Of course anyone who’s ever tried to work with anything mechanical knows that the danger of “fixing” things is that sometimes they end up more broken than when you started. I think this might be some sort of universal law. Be careful what you fix…this certainly holds true for cars --- anyone who’s ever had an older higher mileage car knows that there comes a time when you just don’t want to upset the equilibrium that keeps the car running with unnecessary work. And though it doesn’t make any logical sense, we also know that things like cars do have quirks and even “personalities”. Same with birth – if it’s working, even if not to some arbitrary man-made standard of efficiency, trying to “fix” it is just as likely to make things worse as it is to make things better. And certainly, women are not all alike and do things (including labor and birth) in their own particular way.
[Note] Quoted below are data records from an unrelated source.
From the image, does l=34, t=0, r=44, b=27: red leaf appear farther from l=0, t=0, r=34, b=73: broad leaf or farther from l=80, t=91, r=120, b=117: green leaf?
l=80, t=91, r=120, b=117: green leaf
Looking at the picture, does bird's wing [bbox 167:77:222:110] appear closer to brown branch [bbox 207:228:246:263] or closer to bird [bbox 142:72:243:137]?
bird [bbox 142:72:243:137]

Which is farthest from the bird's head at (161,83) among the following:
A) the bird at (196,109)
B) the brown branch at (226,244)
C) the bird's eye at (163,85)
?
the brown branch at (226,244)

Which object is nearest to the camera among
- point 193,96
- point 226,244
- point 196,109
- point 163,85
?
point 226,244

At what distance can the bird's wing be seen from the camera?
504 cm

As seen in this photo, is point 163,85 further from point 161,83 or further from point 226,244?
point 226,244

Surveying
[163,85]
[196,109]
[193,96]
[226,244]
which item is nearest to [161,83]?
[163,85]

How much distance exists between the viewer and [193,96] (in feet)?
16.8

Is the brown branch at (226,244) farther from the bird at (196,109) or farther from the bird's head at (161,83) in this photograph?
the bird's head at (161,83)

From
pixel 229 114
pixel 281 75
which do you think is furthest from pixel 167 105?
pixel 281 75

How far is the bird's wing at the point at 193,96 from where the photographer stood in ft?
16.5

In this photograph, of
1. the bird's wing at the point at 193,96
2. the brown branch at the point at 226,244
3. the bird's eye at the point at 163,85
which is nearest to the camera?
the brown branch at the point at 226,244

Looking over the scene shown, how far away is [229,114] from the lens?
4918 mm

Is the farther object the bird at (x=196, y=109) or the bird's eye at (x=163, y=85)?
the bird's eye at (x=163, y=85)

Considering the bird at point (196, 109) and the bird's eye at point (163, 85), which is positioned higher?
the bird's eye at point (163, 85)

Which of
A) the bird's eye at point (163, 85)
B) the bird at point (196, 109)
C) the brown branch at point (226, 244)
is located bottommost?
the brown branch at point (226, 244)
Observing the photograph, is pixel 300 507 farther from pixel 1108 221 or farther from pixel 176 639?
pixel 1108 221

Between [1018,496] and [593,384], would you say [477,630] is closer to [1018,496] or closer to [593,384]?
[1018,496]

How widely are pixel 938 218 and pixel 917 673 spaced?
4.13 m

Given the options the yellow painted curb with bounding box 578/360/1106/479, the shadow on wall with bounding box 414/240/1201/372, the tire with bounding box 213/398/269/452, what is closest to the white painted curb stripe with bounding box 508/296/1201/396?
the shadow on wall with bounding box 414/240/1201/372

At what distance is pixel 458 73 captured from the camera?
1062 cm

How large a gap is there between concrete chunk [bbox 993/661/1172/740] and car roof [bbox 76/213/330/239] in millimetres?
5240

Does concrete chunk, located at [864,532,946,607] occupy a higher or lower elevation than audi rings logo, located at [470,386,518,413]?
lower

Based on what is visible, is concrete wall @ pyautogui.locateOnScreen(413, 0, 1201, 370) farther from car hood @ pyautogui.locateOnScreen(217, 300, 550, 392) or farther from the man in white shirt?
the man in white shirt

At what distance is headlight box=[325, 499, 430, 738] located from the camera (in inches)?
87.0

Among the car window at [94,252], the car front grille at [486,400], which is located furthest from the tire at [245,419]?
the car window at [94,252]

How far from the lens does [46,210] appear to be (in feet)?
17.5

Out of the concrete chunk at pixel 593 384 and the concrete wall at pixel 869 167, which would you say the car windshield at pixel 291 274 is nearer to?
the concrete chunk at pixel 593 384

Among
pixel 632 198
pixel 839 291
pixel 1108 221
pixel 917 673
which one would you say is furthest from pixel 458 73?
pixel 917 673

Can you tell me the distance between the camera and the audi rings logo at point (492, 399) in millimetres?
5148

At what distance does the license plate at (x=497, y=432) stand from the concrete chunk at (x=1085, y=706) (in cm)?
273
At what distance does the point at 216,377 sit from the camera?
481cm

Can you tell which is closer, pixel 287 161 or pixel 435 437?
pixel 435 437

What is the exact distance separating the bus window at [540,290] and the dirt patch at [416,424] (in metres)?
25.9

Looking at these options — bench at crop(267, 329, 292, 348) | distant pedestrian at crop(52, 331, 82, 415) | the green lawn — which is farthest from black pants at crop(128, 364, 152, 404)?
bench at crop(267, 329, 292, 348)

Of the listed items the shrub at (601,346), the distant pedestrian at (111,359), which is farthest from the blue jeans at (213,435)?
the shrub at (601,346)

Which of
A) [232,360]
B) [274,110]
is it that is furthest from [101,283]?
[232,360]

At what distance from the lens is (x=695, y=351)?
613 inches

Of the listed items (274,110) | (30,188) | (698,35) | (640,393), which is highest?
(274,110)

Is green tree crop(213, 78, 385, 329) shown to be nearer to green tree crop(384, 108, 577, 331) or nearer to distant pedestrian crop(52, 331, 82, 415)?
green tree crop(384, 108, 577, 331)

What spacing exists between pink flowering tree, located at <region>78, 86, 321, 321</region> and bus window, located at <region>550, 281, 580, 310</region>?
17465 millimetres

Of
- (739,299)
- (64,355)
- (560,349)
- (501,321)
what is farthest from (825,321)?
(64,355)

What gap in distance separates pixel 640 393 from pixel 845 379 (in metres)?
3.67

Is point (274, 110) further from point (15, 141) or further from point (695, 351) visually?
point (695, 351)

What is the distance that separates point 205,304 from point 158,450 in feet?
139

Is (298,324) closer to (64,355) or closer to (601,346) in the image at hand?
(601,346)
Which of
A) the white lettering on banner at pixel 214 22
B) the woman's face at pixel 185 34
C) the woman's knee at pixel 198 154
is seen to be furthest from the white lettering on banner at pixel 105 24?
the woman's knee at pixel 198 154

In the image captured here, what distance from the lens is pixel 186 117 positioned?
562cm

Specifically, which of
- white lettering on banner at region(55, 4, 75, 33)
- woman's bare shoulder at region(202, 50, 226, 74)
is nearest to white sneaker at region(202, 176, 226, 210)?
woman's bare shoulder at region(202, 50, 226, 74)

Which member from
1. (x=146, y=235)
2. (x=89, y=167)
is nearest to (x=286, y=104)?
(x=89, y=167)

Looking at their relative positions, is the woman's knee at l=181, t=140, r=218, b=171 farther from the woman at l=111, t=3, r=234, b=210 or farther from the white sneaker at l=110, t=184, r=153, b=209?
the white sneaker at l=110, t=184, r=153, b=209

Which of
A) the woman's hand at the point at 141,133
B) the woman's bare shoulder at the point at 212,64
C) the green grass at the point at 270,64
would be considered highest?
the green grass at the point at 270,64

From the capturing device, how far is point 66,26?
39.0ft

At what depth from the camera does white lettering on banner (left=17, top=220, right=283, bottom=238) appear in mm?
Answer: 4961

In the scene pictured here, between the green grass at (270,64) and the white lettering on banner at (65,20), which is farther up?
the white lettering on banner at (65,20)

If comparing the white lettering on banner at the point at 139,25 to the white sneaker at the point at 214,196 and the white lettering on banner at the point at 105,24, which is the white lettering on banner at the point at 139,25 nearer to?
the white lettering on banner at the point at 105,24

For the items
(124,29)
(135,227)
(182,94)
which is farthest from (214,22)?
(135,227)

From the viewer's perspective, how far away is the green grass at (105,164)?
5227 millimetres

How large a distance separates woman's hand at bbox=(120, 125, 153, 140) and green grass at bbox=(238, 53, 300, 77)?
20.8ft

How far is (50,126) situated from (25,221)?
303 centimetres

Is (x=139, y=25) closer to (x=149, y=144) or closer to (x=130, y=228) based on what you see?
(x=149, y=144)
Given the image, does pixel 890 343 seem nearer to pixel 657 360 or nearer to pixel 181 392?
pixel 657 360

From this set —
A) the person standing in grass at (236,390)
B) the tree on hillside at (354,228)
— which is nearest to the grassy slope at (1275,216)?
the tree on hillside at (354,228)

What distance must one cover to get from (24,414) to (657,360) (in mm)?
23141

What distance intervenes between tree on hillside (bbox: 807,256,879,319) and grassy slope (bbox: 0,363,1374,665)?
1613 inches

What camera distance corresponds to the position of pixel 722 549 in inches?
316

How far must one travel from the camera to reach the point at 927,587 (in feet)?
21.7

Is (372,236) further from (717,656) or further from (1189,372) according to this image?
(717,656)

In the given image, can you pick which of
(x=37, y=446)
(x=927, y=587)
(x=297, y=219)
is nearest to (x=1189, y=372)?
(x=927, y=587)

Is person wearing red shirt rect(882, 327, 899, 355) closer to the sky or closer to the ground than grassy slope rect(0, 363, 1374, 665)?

Now, if you don’t know the guy down the street, then taking your car to him would seem pretty crazy. After all, how do you know if he really knows what he’s doing? Sure, you know the dealer is likely to recommend things that you really don’t know, and yeah, you are going to pay a lot and you might be without your car for several days but what other choice do you have? If your car needs work, you take it to the dealer, that’s what people do. Any other choice is second rate.
Well, no. You could go talk to the guy down the street. Find out what sort of stuff he’s done. Find out how long he’s been fixing cars. Ask him if he fixes cars for other people in the neighborhood and go talk to them, see what they have to say. Take a little time to get to know him, and for him to get to know you and maybe it won’t seem so crazy to let him work on your car. And maybe, your car will get much better care than you expected, maybe it will run better and longer for having someone who knows it. Maybe the culturally defined experts weren’t the best option for your car.
Now, lest anyone think that I have no use for either auto mechanics or obstetricians, let me say this – there’s final way they are similar. If you have a good auto mechanic, he’s as good as gold. Same could be said for an obstetrician – if you find one who understands cars (I mean birth) then that’s a rare prize. Just like an honest mechanic, they are hard to find. But they do exist. You just might not want to assume every obstetrician is honest, even if you know some are. And you certainly shouldn’t assume that they have the car’s (your) best interest in mind unless they are willing to prove it. Get to know you. Understand your quirks. Let you talk to satisfied customers. You get the drill.